Model for the Evolutionary History of the RPP5 Multigene Family.

The RPP5 homologs are shown as rectangles, with the TIR domains (left, N-terminal) and LRR domains (right, C-terminal) as open rectangles, and the central NB-ARC domains as black rectangles. Open arrowheads indicate intron positions. All individual LRRs among the entire RPP5 family can be classified into eight different groups (A to H). These LRRs are thought to be derived from an RPP5 ancestor (top center) with eight progenitor LRRs (shown in red). A series of intragenic duplications may have led to an increase of these ancestral LRRs from eight to 13 LRRs (curved arrow and duplication in blue), to 17 LRRs (curved arrow and duplication in black), to 21 LRRs (curved arrow and duplication in green).

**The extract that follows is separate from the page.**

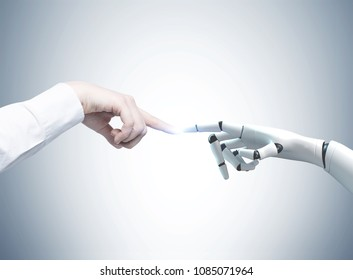 Human and robot hands reaching out and touching with index fingers. A gray background. Concept of hi tech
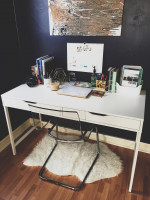 Biely písací stôl v kontraste s tmavomodrou stenou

The Ler RPP5 gene and the Col-0 homologs Col-F and Col-D have an identical LRR configuration with 21 LRRs. Most family members (most not shown), however, lack some of the ancestral duplications but carry other duplications and deletions in the LRR-encoded region; for example, Col-B carries two duplications (gray and yellow), and Col-A has undergone a deletion event (Δ). In Ler, the functional RPP5-1 allele with 25 LRRs was recovered (curved arrow and duplication in pink).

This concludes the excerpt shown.